▶ PAGE TEXT:
★ ★ ★ ★

Clinician Substance Use in a Treatment Setting: Unexpected Findings from a Facility-Based Study
Theme: Using surveys to explore quality of life in a substance abuse treatment facility
Introduction
Substance abuse research has traditionally centered on clients receiving treatment, with comparatively little attention given to the well-being of the clinicians providing care. In a
recent study I conducted as the principal researcher at a substance abuse treatment facility, findings revealed a surprising and concerning pattern: clinicians reported higher levels of substance use than the clients they were treating. This post summarizes the study’s design, results, and broader implications for the field.
Study Objectives
The primary goal of this research was to examine the quality of life for clients and practitioners in a non-profit substance abuse treatment facility. My aim was to gain a deeper insight into the quality of life experienced by both practitioners and clients receiving substance use or abuse treatment within a specific non-profit organization. By collecting data from both groups, the
study sought to identify not only the patterns of substance use but also the underlying factors that might explain quality of life for those in the study.

★ ★ ★ ★

▶ ENTRIES SHOWN:
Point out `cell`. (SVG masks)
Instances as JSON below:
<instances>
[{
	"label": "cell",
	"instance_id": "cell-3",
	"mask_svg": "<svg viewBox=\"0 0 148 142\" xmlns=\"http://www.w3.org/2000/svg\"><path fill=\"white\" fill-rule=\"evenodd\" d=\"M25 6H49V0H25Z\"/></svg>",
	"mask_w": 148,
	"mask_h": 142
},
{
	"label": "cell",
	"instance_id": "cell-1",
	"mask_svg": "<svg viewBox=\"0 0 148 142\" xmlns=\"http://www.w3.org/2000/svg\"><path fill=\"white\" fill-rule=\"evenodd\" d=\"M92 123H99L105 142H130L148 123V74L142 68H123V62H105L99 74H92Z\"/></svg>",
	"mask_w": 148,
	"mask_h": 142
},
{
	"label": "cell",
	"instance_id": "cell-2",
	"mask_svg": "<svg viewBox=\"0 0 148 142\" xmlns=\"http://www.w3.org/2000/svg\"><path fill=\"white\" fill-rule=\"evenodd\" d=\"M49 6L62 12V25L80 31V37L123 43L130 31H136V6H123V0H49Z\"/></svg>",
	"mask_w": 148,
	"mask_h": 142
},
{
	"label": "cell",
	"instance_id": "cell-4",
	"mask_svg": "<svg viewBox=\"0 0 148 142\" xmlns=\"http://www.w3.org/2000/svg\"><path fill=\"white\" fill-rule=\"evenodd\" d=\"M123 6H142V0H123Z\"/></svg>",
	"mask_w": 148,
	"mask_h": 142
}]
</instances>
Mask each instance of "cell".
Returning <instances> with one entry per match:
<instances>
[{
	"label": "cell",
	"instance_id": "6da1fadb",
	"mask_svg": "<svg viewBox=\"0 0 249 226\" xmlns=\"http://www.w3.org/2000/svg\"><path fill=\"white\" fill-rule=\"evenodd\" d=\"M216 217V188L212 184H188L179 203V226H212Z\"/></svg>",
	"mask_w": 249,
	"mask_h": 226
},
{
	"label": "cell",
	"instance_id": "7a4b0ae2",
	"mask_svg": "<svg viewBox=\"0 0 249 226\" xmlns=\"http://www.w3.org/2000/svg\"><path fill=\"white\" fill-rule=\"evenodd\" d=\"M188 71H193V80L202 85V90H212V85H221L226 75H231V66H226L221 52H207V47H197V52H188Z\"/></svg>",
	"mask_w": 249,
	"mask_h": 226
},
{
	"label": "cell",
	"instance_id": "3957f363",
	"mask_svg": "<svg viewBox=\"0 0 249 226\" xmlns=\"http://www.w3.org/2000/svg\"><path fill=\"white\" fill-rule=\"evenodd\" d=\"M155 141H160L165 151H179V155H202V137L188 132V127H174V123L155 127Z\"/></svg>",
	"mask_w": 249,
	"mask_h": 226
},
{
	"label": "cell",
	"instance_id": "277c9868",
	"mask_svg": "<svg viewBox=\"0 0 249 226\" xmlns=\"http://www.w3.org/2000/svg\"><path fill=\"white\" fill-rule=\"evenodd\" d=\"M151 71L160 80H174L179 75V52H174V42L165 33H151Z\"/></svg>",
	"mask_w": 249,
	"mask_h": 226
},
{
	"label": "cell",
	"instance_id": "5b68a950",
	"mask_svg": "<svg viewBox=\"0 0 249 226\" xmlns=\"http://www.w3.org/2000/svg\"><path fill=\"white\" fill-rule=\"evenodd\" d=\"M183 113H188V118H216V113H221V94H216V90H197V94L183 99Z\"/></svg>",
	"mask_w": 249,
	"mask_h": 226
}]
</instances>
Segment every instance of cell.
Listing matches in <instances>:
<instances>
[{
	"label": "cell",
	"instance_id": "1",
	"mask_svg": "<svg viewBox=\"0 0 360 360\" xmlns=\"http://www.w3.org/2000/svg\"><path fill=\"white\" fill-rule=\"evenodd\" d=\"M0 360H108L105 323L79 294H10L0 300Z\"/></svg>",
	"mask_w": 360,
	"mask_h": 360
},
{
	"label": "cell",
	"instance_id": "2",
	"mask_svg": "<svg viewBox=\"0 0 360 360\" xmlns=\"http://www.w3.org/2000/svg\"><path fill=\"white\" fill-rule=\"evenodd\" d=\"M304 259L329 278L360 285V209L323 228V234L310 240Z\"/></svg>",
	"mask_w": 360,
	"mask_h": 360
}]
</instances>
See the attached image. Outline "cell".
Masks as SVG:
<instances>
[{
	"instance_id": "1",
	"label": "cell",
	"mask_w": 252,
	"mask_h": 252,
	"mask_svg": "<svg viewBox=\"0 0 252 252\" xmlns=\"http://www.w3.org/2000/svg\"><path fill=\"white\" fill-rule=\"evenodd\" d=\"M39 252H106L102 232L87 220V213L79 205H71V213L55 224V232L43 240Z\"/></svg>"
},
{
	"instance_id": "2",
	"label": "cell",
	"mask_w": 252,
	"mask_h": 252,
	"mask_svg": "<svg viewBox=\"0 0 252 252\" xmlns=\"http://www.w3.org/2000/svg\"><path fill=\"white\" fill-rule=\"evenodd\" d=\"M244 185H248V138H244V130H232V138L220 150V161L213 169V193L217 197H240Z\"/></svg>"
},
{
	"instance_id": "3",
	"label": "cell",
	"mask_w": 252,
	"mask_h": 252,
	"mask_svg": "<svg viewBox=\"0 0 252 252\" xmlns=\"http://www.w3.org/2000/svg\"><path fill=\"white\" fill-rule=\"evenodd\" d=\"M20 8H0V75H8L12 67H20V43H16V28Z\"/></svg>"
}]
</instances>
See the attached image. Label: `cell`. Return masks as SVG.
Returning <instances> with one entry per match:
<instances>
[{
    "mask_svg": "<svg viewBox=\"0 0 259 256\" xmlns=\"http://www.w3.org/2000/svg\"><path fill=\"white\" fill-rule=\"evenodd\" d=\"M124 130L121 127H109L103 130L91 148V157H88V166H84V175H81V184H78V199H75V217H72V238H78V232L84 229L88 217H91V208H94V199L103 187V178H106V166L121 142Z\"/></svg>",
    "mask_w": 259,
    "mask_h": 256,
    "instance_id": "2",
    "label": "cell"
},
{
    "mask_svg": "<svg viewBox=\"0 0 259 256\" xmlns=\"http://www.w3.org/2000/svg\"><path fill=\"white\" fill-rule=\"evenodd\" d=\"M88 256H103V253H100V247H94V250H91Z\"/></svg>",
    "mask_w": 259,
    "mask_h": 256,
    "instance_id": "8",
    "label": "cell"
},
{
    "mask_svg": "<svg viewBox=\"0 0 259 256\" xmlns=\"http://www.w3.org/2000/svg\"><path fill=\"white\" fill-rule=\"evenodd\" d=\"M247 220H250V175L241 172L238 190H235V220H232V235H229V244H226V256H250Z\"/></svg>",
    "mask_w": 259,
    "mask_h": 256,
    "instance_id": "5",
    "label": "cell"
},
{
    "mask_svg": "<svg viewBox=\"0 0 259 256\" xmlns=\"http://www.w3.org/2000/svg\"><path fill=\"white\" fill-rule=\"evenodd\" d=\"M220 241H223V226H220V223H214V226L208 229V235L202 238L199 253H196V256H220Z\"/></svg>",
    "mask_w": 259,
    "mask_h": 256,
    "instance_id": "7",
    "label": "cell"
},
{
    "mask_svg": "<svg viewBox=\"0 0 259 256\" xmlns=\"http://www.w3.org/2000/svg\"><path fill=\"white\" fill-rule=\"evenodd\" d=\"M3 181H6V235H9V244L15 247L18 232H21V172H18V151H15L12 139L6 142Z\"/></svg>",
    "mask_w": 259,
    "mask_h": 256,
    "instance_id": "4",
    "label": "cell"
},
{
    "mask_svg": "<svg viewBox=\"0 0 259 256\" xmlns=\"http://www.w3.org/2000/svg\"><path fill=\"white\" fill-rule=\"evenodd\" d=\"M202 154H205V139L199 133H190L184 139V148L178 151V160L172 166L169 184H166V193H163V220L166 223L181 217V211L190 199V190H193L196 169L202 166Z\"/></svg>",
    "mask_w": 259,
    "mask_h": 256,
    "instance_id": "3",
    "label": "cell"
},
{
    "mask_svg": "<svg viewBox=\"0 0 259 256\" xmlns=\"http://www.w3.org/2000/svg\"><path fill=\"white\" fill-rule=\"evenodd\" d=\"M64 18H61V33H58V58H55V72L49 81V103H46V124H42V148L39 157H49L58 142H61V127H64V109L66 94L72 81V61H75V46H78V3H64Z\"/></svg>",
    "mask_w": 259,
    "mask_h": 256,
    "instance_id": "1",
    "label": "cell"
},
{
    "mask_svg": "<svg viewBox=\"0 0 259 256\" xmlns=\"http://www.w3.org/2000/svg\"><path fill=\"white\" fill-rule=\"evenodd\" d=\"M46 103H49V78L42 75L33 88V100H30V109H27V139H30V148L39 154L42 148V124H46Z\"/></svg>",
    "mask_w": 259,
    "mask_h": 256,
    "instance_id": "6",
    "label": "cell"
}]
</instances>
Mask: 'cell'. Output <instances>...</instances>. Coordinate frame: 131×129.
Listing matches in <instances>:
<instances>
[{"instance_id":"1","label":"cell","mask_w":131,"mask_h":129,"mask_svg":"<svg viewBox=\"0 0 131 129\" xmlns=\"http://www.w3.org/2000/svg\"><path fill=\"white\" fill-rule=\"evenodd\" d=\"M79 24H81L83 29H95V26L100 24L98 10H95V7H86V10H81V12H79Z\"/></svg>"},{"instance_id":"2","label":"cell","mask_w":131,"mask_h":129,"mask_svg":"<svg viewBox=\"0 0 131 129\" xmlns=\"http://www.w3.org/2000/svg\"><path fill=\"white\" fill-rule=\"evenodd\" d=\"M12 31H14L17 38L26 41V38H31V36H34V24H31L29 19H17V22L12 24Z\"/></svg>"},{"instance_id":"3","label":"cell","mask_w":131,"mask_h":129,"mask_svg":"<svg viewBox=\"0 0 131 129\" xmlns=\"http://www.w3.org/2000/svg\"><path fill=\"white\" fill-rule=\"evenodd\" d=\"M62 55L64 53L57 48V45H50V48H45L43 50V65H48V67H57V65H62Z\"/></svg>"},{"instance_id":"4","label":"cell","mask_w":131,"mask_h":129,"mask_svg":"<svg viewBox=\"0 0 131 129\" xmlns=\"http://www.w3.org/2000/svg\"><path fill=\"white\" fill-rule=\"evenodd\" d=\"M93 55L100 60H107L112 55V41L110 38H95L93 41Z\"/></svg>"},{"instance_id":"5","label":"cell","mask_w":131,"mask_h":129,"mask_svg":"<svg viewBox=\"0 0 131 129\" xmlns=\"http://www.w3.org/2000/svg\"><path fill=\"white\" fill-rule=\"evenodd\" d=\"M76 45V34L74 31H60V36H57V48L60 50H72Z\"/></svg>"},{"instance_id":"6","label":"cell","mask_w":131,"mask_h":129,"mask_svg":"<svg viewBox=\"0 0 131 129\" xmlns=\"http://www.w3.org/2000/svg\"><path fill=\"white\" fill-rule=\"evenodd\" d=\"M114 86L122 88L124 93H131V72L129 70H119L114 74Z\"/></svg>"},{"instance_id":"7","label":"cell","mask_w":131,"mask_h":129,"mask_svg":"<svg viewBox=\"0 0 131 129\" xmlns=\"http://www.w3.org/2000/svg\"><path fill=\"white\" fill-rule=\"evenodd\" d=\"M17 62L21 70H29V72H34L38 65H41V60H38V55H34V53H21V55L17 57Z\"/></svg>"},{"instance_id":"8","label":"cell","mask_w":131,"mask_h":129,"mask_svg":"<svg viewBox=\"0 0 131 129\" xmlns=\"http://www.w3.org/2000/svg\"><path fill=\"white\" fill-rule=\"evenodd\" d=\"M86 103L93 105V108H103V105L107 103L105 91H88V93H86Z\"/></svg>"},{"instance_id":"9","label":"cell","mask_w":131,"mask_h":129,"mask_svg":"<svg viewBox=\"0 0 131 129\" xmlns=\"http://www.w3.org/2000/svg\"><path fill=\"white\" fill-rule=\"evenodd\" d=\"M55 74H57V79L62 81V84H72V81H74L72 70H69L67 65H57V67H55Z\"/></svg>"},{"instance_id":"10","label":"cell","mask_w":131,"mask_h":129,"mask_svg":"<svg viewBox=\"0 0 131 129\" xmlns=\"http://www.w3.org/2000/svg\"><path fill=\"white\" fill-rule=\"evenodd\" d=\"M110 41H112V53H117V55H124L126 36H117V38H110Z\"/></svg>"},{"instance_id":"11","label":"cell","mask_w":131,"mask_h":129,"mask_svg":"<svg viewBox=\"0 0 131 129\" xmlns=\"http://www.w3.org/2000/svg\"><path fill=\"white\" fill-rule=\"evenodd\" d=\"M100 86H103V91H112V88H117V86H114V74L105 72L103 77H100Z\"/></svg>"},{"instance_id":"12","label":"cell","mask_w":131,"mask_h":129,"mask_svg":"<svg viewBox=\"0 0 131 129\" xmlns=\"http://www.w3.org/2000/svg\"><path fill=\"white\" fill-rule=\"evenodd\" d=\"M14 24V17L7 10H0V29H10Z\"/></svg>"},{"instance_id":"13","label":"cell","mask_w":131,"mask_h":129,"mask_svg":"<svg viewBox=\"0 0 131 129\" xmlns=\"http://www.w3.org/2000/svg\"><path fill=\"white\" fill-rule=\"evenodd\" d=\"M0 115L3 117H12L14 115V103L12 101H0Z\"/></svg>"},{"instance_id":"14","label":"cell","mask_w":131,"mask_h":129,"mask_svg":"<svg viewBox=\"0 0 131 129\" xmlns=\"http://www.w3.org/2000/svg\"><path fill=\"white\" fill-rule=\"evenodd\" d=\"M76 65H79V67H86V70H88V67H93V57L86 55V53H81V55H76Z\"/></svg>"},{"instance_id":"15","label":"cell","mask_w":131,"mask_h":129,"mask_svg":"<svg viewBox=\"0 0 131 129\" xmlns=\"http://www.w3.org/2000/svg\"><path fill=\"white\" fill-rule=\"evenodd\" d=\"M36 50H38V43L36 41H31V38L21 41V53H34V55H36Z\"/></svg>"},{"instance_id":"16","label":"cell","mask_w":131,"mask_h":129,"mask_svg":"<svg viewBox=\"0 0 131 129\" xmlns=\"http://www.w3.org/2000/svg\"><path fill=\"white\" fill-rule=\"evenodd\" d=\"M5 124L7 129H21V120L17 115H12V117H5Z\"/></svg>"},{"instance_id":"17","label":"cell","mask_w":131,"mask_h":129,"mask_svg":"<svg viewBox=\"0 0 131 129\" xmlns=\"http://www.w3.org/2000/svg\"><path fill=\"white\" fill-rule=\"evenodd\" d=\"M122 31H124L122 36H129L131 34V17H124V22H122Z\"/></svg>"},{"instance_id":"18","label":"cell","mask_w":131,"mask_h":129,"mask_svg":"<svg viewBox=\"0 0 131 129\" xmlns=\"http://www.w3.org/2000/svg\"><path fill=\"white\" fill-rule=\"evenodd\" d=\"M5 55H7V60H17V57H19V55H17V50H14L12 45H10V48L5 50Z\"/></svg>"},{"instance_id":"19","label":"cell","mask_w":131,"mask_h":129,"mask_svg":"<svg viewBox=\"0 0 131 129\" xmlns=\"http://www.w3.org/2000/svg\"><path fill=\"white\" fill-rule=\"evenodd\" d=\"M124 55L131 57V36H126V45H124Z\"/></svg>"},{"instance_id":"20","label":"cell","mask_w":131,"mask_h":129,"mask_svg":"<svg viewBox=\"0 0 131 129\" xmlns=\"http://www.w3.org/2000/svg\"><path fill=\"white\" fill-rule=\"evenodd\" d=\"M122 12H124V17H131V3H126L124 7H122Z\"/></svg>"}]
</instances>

★ ★ ★ ★

▶ TASK SET:
(1) In the post about clinician substance use, what kind of facility was the study carried out in?
(2) For each statement, decide whether it agrees with the post about clinician substance use, and quote the words that decide it.
(a) Clinicians reported less substance use than their clients.
(b) The study gathered data from both clients and practitioners.
(c) Substance abuse research has traditionally centered on clinicians.
Rely only on the post about clinician substance use, not on the items.

▶ SOLUTION SET:
(1) A non-profit substance abuse treatment facility.

(2)
(a) No: "clinicians reported higher levels of substance use than the clients they were treating"
(b) Yes: "By collecting data from both groups"
(c) No: "Substance abuse research has traditionally centered on clients receiving treatment"